### REQUIREMENT A:
Translate this sentence from the EMR cluster setup text into Spanish: "It might take a few minutes until all the resources are available."
### REQUIREMENT B:
Write out the portion of the EMR cluster setup text starting with "If needed, add" and going on through "(see Figure 6).", word for word.

### SOURCE EXTRACT:
** Start **

Further down the page, you can also specify the EC2 security group. It acts as a virtual firewall around your cluster and controls all inbound and outbound traffic of your cluster nodes. A default EMR-managed security group is created automatically for your new cluster, and you can edit the network rules in the security group after the cluster is created. Follow the instructions in the AWS documentation on how to work with EMR-managed security groups.
If needed, add your IP to the Inbound rules to enable access to the cluster. To make some AWS services accessible from KNIME Analytics Platform, you need to enable specific ports of the EMR master node. For example, Hive is accessible via port 10000. -
Click Create cluster and the cluster will be launched. It might take a few minutes until all the resources are available. You know the cluster is ready when there is a Waiting sign beside the cluster name (see Figure 6).
Figure 6. Cluster is ready
Connect to S3
You will need the Amazon Authentication node and Amazon S3 Connector node to create a connection to Amazon S3 from within KNIME Analytics Platform. For more details, please check out the new KNIME File Handling Guide.

** End **

### GIVEN RECORDS:

** Start **

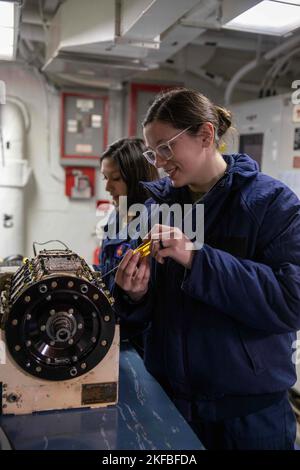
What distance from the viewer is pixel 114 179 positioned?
1.81 meters

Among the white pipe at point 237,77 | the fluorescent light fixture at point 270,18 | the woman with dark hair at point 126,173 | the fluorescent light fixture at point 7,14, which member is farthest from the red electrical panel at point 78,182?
the fluorescent light fixture at point 270,18

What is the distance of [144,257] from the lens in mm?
1122

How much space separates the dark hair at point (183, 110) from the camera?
118 cm

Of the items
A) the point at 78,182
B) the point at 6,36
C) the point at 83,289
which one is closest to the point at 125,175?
the point at 83,289

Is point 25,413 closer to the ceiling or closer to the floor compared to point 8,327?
closer to the floor

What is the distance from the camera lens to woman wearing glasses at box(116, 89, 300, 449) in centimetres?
102

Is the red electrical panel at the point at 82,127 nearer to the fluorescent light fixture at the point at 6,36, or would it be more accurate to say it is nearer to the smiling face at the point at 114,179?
the fluorescent light fixture at the point at 6,36

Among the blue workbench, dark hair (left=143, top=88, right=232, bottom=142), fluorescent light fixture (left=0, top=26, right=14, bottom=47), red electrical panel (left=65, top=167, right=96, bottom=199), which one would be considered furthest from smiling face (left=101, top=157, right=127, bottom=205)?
red electrical panel (left=65, top=167, right=96, bottom=199)

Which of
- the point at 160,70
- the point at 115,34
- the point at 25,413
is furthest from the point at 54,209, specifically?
the point at 25,413

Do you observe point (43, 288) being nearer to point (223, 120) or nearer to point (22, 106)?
point (223, 120)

** End **

### RIGHT ANSWER A:
Es posible que pasen unos minutos hasta que todos los recursos estén disponibles.

### RIGHT ANSWER B:
If needed, add your IP to the Inbound rules to enable access to the cluster. To make some AWS services accessible from KNIME Analytics Platform, you need to enable specific ports of the EMR master node. For example, Hive is accessible via port 10000. -
Click Create cluster and the cluster will be launched. It might take a few minutes until all the resources are available. You know the cluster is ready when there is a Waiting sign beside the cluster name (see Figure 6).